Sébastien Patrick DZEBA : C’est une information non officielle, mais au regard des suspensions qui tombent comme une avalanche de neige ont peut dire que cette idée peut prendre corps ; rappelons que 6 titres de journaux ont été suspendus en 1 mois et que tous ces journaux suspendus sont taxés d’opposition parce qu’ils sont très critiques.

Patrick Eric Mampouya : On dit aussi que les journaux traqués par le Conseil Supérieur de la Liberté de Communication depuis l’arrivée de Philippe MVOUO sont ceux dirigés par les ressortissants du sud, notamment LA GRIFFE votre journal, LA VOIX DU PEUPLE, LA VERITE, TALASSA, LE GLAIVE, LE TROTTOIR, LE NOUVEAU REGARD, SEL-PIMENT etc. Vrai ou faux ?

Sébastien Patrick DZEBA : C’est vous qui faites ce constat, mais je pense que votre analyse peut être fondée puisque tous ces journaux ont été suspendus et aucun organe de presse soutenu par des gens qui ont des accointances avec ceux du pouvoir n’est sur cette liste.

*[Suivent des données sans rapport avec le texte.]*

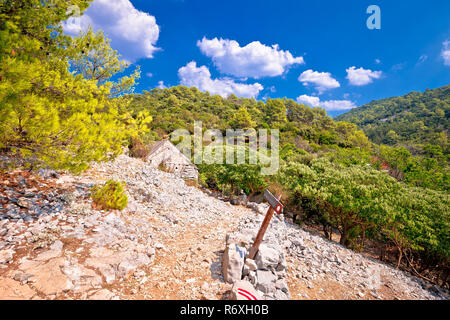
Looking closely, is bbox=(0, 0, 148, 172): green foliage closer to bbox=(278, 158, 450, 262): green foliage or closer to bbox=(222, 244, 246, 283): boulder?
bbox=(222, 244, 246, 283): boulder

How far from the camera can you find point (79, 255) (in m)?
3.61

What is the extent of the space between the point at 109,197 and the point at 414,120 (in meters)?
80.4

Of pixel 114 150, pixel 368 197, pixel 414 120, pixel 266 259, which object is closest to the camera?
pixel 114 150

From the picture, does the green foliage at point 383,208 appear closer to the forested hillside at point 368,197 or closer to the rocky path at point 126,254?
the forested hillside at point 368,197

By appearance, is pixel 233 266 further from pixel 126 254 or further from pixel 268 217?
pixel 126 254

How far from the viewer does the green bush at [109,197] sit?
5.34 m

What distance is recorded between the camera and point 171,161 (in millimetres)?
15398

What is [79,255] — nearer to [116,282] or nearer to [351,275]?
[116,282]

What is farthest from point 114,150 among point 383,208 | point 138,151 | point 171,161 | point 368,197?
point 138,151

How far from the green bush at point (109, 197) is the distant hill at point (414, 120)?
4737cm

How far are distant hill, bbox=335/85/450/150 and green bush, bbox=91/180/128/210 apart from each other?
155 feet

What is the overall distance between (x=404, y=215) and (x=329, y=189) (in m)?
2.97
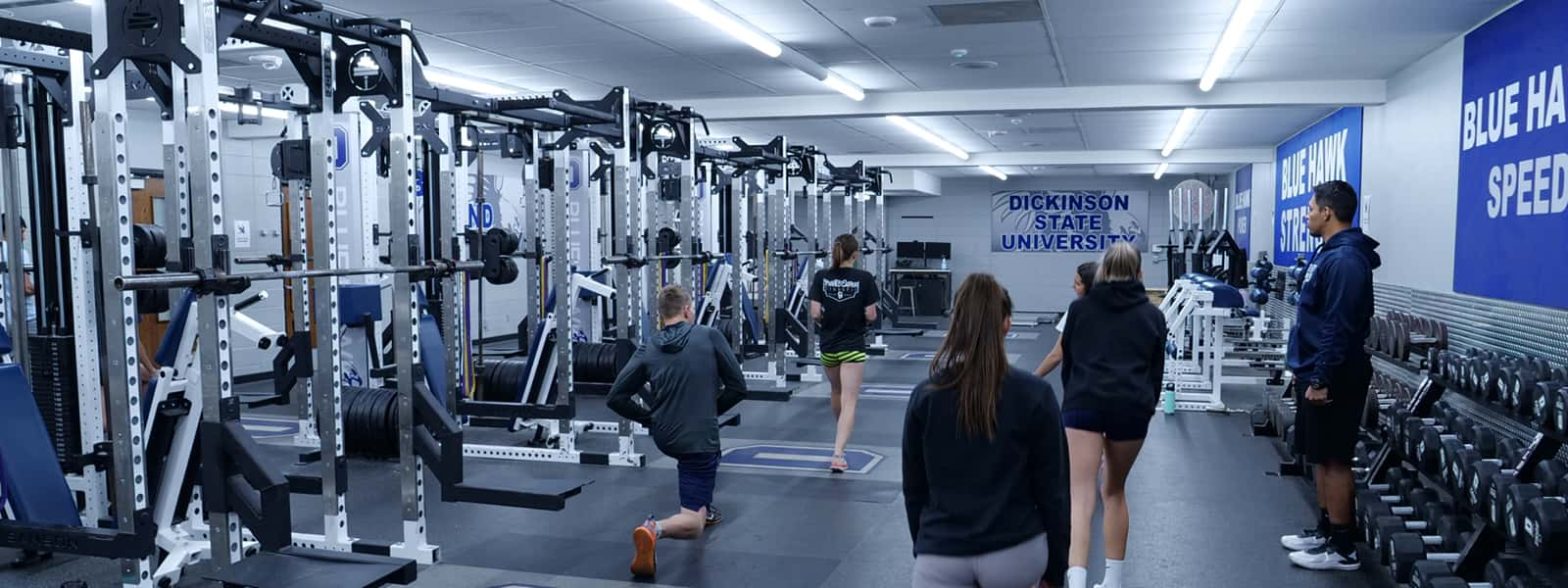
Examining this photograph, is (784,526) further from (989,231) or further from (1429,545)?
(989,231)

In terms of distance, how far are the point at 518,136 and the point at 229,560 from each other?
12.3ft

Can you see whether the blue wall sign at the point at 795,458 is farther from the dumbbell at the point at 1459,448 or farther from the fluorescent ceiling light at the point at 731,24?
the dumbbell at the point at 1459,448

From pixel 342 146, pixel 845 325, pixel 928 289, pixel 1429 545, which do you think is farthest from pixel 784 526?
pixel 928 289

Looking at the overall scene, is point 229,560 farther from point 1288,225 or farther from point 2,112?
point 1288,225

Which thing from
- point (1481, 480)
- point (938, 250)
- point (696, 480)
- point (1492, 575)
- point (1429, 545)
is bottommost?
point (1429, 545)

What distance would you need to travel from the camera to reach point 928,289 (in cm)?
1795

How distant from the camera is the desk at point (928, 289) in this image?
17.9m

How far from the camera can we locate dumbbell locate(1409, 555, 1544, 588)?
3.11 meters

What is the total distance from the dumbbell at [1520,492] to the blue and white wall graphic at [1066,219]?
52.4ft

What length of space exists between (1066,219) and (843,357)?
14.8 metres

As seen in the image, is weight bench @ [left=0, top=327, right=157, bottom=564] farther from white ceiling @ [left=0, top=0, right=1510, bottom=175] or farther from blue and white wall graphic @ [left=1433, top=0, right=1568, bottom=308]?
blue and white wall graphic @ [left=1433, top=0, right=1568, bottom=308]

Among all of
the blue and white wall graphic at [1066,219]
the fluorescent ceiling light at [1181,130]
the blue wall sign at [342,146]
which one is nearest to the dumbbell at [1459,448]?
the fluorescent ceiling light at [1181,130]

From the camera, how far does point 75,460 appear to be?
3.81 metres

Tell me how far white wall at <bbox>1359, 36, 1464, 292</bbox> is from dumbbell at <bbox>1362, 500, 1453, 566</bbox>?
2806 millimetres
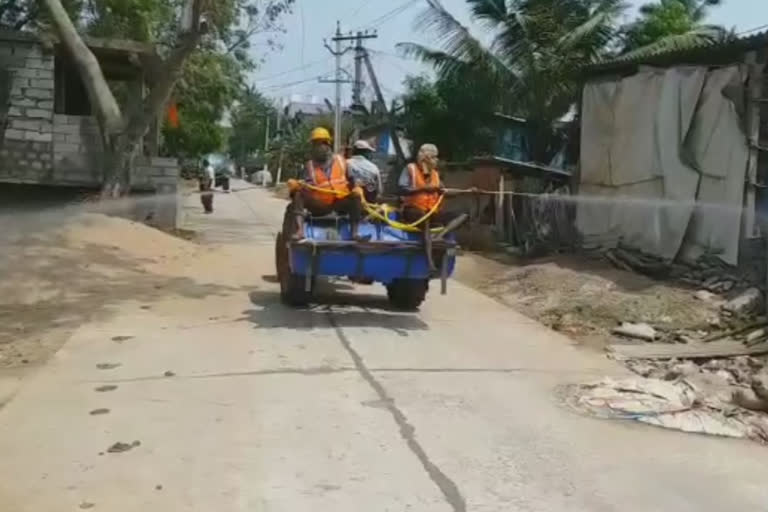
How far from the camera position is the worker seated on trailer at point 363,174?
10.2m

Patrick Eric Mampouya : Peut-on dire que vous êtes victimes d’une dictature ?

Sébastien Patrick DZEBA : Si dans un pays de Droit, l’interpellation d’un taximan commence par un coup de sifflet du policier routier, chez nous, la suspension d’un journal ne répond à aucune notification au préalable. Je pense que nous sommes dans un pays où la loi est battue en brèche par des intérêts égoïstes qui aliènent même les facultés intellectuelles.

Patrick Eric Mampouya : Que comptez-vous faire suite à cette décision ?

Sébastien Patrick DZEBA : Je vais me rapprocher du secrétariat du Conseil Supérieur de la Liberté de Communication pour connaitre le motif réel de cette décision. Si les raisons ne sont pas fondées, je saisirais les juridictions compétentes.

Patrick Eric Mampouya : Etes-vous certain de la recevabilité d’une telle plainte sous ce régime ?

Sébastien Patrick DZEBA : Je sais ce que vous voulez dire. Mais, je pense que même après ce régime, la justice tranchera. Les pouvoirs passent mais les plaintes ne pourrissent jamais.

Patrick Eric Mampouya : Pour l’heure, que faites-vous de vos collaborateurs ?

Sébastien Patrick DZEBA :Ecoutez, je vais les inscrire dans les annales des chômeurs crées par le Conseil Supérieur de la Liberté de la Communication parce qu’il vient de plonger plusieurs enfants dans la famine.

Patrick Eric Mampouya : Vous avez plus de 20 ans de métier. Mettez-vous fin au journalisme ?

Sébastien Patrick DZEBA : Non, je me mettrai au service de tous ceux qui luttent pour la liberté de presse et d’opinion dans ce pays. Après plus de 30 ans de bâillonnement, nous n’accepterons plus que ces libertés soient une fois de plus bafouées. Même ceux qui sont au pouvoir aujourd’hui en auront besoin quand ils nous rejoindront dans le camp des opprimés d’autant plus que le pouvoir est comme une roue ; ça tourne.